_Task directions_
Please reproduce the data below exactly, from the first line to the last.

[Extracted records Boundary: Start]

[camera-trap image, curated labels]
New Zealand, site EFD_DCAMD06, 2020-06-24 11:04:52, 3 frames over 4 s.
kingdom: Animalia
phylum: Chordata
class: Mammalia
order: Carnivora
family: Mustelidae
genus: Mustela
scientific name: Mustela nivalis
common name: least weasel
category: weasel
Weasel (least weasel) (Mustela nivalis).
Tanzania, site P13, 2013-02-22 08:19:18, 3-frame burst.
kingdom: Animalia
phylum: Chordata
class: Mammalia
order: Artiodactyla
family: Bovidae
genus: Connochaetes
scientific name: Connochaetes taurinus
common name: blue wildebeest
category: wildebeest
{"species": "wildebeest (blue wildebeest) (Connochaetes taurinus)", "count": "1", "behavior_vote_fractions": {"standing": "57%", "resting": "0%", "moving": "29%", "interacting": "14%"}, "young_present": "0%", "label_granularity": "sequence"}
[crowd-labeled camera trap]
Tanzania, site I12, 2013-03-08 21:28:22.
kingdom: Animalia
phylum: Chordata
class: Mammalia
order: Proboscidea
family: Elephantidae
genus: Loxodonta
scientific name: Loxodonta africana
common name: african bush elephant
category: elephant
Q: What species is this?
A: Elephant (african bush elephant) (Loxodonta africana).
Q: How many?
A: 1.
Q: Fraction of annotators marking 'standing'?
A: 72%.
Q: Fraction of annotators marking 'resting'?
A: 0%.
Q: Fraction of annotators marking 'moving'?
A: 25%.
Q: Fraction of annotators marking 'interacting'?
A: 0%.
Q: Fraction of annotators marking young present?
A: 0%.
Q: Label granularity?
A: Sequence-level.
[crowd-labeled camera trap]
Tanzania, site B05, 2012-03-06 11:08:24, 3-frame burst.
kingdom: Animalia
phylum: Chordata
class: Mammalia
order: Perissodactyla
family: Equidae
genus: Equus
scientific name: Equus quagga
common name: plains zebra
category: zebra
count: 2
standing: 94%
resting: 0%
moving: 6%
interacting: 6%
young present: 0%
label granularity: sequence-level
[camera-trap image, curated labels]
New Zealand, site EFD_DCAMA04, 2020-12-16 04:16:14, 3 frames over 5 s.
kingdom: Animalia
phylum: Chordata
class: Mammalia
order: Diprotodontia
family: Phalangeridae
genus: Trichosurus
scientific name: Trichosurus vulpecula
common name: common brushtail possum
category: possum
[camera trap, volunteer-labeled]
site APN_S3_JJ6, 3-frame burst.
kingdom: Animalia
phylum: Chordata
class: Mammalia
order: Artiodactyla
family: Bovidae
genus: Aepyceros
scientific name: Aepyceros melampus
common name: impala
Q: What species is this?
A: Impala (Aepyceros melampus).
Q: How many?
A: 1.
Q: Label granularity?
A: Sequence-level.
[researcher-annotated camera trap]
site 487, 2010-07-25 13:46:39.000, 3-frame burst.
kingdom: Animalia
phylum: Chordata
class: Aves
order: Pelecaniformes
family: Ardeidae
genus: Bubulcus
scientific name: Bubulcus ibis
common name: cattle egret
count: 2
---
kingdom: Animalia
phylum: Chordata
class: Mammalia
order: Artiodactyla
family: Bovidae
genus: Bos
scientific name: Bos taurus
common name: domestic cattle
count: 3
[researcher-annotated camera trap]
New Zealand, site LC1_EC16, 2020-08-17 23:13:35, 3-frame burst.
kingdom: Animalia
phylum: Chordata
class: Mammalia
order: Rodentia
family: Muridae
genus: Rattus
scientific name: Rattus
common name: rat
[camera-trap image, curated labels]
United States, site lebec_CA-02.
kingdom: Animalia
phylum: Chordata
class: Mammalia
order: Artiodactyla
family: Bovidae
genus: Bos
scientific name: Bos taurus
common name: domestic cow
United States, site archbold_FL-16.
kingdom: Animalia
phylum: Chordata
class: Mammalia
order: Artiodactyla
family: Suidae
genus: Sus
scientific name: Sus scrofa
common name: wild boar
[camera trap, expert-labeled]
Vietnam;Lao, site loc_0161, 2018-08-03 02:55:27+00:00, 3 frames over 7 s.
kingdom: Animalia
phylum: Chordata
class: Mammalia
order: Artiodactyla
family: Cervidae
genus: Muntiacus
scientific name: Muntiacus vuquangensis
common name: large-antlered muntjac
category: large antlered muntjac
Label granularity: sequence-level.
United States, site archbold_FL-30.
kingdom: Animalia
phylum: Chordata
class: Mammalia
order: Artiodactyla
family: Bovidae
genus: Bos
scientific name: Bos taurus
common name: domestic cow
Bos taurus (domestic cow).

[Extracted records Boundary: End]

_Solution to this task_
[camera-trap image, curated labels]
New Zealand, site EFD_DCAMD06, 2020-06-24 11:04:52, 3 frames over 4 s.
kingdom: Animalia
phylum: Chordata
class: Mammalia
order: Carnivora
family: Mustelidae
genus: Mustela
scientific name: Mustela nivalis
common name: least weasel
category: weasel
Weasel (least weasel) (Mustela nivalis).
Tanzania, site P13, 2013-02-22 08:19:18, 3-frame burst.
kingdom: Animalia
phylum: Chordata
class: Mammalia
order: Artiodactyla
family: Bovidae
genus: Connochaetes
scientific name: Connochaetes taurinus
common name: blue wildebeest
category: wildebeest
{"species": "wildebeest (blue wildebeest) (Connochaetes taurinus)", "count": "1", "behavior_vote_fractions": {"standing": "57%", "resting": "0%", "moving": "29%", "interacting": "14%"}, "young_present": "0%", "label_granularity": "sequence"}
[crowd-labeled camera trap]
Tanzania, site I12, 2013-03-08 21:28:22.
kingdom: Animalia
phylum: Chordata
class: Mammalia
order: Proboscidea
family: Elephantidae
genus: Loxodonta
scientific name: Loxodonta africana
common name: african bush elephant
category: elephant
Q: What species is this?
A: Elephant (african bush elephant) (Loxodonta africana).
Q: How many?
A: 1.
Q: Fraction of annotators marking 'standing'?
A: 72%.
Q: Fraction of annotators marking 'resting'?
A: 0%.
Q: Fraction of annotators marking 'moving'?
A: 25%.
Q: Fraction of annotators marking 'interacting'?
A: 0%.
Q: Fraction of annotators marking young present?
A: 0%.
Q: Label granularity?
A: Sequence-level.
[crowd-labeled camera trap]
Tanzania, site B05, 2012-03-06 11:08:24, 3-frame burst.
kingdom: Animalia
phylum: Chordata
class: Mammalia
order: Perissodactyla
family: Equidae
genus: Equus
scientific name: Equus quagga
common name: plains zebra
category: zebra
count: 2
standing: 94%
resting: 0%
moving: 6%
interacting: 6%
young present: 0%
label granularity: sequence-level
[camera-trap image, curated labels]
New Zealand, site EFD_DCAMA04, 2020-12-16 04:16:14, 3 frames over 5 s.
kingdom: Animalia
phylum: Chordata
class: Mammalia
order: Diprotodontia
family: Phalangeridae
genus: Trichosurus
scientific name: Trichosurus vulpecula
common name: common brushtail possum
category: possum
[camera trap, volunteer-labeled]
site APN_S3_JJ6, 3-frame burst.
kingdom: Animalia
phylum: Chordata
class: Mammalia
order: Artiodactyla
family: Bovidae
genus: Aepyceros
scientific name: Aepyceros melampus
common name: impala
Q: What species is this?
A: Impala (Aepyceros melampus).
Q: How many?
A: 1.
Q: Label granularity?
A: Sequence-level.
[researcher-annotated camera trap]
site 487, 2010-07-25 13:46:39.000, 3-frame burst.
kingdom: Animalia
phylum: Chordata
class: Aves
order: Pelecaniformes
family: Ardeidae
genus: Bubulcus
scientific name: Bubulcus ibis
common name: cattle egret
count: 2
---
kingdom: Animalia
phylum: Chordata
class: Mammalia
order: Artiodactyla
family: Bovidae
genus: Bos
scientific name: Bos taurus
common name: domestic cattle
count: 3
[researcher-annotated camera trap]
New Zealand, site LC1_EC16, 2020-08-17 23:13:35, 3-frame burst.
kingdom: Animalia
phylum: Chordata
class: Mammalia
order: Rodentia
family: Muridae
genus: Rattus
scientific name: Rattus
common name: rat
[camera-trap image, curated labels]
United States, site lebec_CA-02.
kingdom: Animalia
phylum: Chordata
class: Mammalia
order: Artiodactyla
family: Bovidae
genus: Bos
scientific name: Bos taurus
common name: domestic cow
United States, site archbold_FL-16.
kingdom: Animalia
phylum: Chordata
class: Mammalia
order: Artiodactyla
family: Suidae
genus: Sus
scientific name: Sus scrofa
common name: wild boar
[camera trap, expert-labeled]
Vietnam;Lao, site loc_0161, 2018-08-03 02:55:27+00:00, 3 frames over 7 s.
kingdom: Animalia
phylum: Chordata
class: Mammalia
order: Artiodactyla
family: Cervidae
genus: Muntiacus
scientific name: Muntiacus vuquangensis
common name: large-antlered muntjac
category: large antlered muntjac
Label granularity: sequence-level.
United States, site archbold_FL-30.
kingdom: Animalia
phylum: Chordata
class: Mammalia
order: Artiodactyla
family: Bovidae
genus: Bos
scientific name: Bos taurus
common name: domestic cow
Bos taurus (domestic cow).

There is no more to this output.